A theoretical study of alcohol oxidation by ferrate

The conversion of methanol to formaldehyde mediated by ferrate (FeO₄^2-), monoprotonated ferrate (HFeO₄^-), and diprotonated ferrate (H₂FeO₄) is discussed with the hybrid B3LYP density functional theory (DFT) method. Diprotonated ferrate is the best mediator for the activation of the O-H and C-H bonds of methanol via two entrance reaction channels: (1) an addition-elimination mechanism that involves coordination of methanol to diprotonated ferrate; (2) a direct abstraction mechanism that involves H atom abstraction from the O-H or C-H bond of methanol.
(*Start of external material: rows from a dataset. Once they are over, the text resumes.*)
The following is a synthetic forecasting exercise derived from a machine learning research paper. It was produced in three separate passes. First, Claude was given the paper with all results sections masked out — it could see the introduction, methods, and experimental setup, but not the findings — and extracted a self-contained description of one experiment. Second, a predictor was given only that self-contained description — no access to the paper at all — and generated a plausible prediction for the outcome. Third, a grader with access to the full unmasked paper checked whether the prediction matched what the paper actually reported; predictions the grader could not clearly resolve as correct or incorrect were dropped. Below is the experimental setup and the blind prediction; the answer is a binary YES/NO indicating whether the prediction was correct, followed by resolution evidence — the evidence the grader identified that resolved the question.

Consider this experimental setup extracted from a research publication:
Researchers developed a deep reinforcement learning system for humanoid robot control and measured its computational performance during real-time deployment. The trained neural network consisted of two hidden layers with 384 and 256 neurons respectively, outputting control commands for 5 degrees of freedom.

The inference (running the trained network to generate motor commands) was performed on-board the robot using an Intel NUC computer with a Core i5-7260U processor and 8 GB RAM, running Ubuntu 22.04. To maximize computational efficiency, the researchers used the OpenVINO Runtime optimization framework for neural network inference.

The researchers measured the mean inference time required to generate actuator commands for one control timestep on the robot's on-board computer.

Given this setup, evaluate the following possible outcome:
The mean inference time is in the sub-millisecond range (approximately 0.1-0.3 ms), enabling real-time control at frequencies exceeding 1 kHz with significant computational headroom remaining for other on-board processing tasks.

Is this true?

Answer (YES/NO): NO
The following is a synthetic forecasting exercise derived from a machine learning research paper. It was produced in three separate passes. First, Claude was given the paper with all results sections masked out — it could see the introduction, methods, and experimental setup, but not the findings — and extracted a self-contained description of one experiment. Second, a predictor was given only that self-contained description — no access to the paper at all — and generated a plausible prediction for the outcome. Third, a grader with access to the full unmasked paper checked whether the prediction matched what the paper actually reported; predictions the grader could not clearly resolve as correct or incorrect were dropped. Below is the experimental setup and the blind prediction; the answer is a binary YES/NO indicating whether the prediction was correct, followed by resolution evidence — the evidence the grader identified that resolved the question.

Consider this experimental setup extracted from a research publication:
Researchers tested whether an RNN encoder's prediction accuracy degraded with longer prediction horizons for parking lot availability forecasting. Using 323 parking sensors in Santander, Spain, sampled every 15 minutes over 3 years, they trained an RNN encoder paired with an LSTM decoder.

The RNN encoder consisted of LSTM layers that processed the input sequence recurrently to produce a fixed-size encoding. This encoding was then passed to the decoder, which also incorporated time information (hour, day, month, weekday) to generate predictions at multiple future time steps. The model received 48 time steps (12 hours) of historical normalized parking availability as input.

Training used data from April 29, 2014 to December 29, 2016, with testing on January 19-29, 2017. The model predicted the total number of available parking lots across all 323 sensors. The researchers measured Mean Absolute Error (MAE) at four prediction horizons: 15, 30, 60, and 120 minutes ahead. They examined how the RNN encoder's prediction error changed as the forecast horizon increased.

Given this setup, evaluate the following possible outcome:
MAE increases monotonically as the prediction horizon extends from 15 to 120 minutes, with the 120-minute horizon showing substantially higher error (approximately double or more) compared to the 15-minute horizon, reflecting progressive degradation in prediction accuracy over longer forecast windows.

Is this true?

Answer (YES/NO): NO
Within the framework of the polarizable continuum model (PCM), the energetic profiles of these reaction mechanisms in aqueous solution are calculated and investigated. In the addition-elimination mechanism, the O-H and C-H bonds of ligating methanol are cleaved by an oxo or hydroxo ligand, and therefore the way to the formation of formaldehyde is branched into four reaction pathways. The most favorable reaction pathway in the addition-elimination mechanism is initiated by an O-H cleavage via a four-centered transition state that leads to intermediate containing an Fe-O bond, followed by a C-H cleavage via a five-centered transition state to lead to formaldehyde complex. In the direct abstraction mechanism, the oxidation reaction can be initiated by a direct H atom abstraction from either the O-H or C-H bond, and it is branched into three pathways for the formation of formaldehyde. The most favorable reaction pathway in the direct abstraction mechanism is initiated by C-H activation that leads to organometallic intermediate containing an Fe-C bond, followed by a concerted H atom transfer from the OH group of methanol to an oxo ligand of ferrate. The first steps in both mechanisms are all competitive in energy, but due to the significant energetical stability of the organometallic intermediate, the most likely initial reaction in methanol oxidation by ferrate is the direct C-H bond cleavage.